Courtney appeared at her side. ‘Bambi,’ she whispered.
‘Yeah,’ Tracy said. ‘Bambi.’ More like Bambi’s mother. Disney had a lot to answer for. No intention of getting
that
DVD for the kid. Dead Disney mothers (murdered mothers, in fact) leaving their kids to face the world alone, that was a story the kid could do without. Story Tracy could do without.
To Tracy’s relief, the animal grew quieter, no longer trying to lift its head. Tracy welled up. Poor bloody thing. Courtney patted her hand. The deer’s eyes grew dull and it gave a great shuddering breath and lay still.
‘Is he dead?’ Courtney whispered.
‘Yes,’Tracy said, swallowing hard. ‘She. She’s dead. Gone to join all her friends in deer heaven.’ Sacrifices, to save the kid. Save the kid, save the world. Tracy put out a hand and stroked the deer’s flank. The kid passed the wand over its body.
The Audi was as mortally wounded as the deer. ‘I guess we’ll have to walk,’ Tracy said. ‘Find a garage.’ She heard the sound of another car approaching, the noise baffled by the fog. The fog didn’t feel like a friend any more.
They were going to have to take their chances. Tracy just hoped the car wasn’t being driven by the police. A grey car materialized out of the grey mist. An Avensis. ‘Shit,’ Tracy muttered as the driver climbed out of the car and approached through the gloom.
Tracy grabbed the kid by the hand and hissed, ‘Run.’ She could hear him shouting behind her as they crashed through the undergrowth. ‘Tracy? Tracy Waterhouse? I just want to talk.’

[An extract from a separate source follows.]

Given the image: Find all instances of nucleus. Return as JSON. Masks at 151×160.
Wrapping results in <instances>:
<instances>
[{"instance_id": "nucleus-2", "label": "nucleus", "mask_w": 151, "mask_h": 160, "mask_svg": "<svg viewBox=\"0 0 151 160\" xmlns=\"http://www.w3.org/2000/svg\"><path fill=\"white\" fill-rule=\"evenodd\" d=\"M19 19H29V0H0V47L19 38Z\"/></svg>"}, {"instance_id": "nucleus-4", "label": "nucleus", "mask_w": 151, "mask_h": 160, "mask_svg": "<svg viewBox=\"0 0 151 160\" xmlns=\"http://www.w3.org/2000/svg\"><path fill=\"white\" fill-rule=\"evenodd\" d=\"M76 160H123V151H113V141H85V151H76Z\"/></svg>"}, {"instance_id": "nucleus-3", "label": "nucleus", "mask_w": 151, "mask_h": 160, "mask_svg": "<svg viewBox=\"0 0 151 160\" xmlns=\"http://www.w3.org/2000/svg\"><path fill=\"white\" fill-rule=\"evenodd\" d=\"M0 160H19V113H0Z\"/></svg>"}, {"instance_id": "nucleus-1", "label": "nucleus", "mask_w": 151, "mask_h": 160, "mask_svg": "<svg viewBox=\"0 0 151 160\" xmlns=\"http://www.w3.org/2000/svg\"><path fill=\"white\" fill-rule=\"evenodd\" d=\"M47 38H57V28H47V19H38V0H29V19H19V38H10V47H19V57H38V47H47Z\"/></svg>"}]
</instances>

‘Yeah,’ she muttered to the kid, ‘that’s what they all say.’
She stopped and sat on the ground, exhausted, at the foot of a big tree. ‘Get our breath back,’ she muttered to Courtney. Had life with Kelly Cross been so bad, compared to this? Would Kelly still be alive if Tracy hadn’t bought the kid off her? The kid knelt next to her, picked up a skeletal leaf left over from autumn and tucked it into her backpack. Her priorities were different from Tracy’s.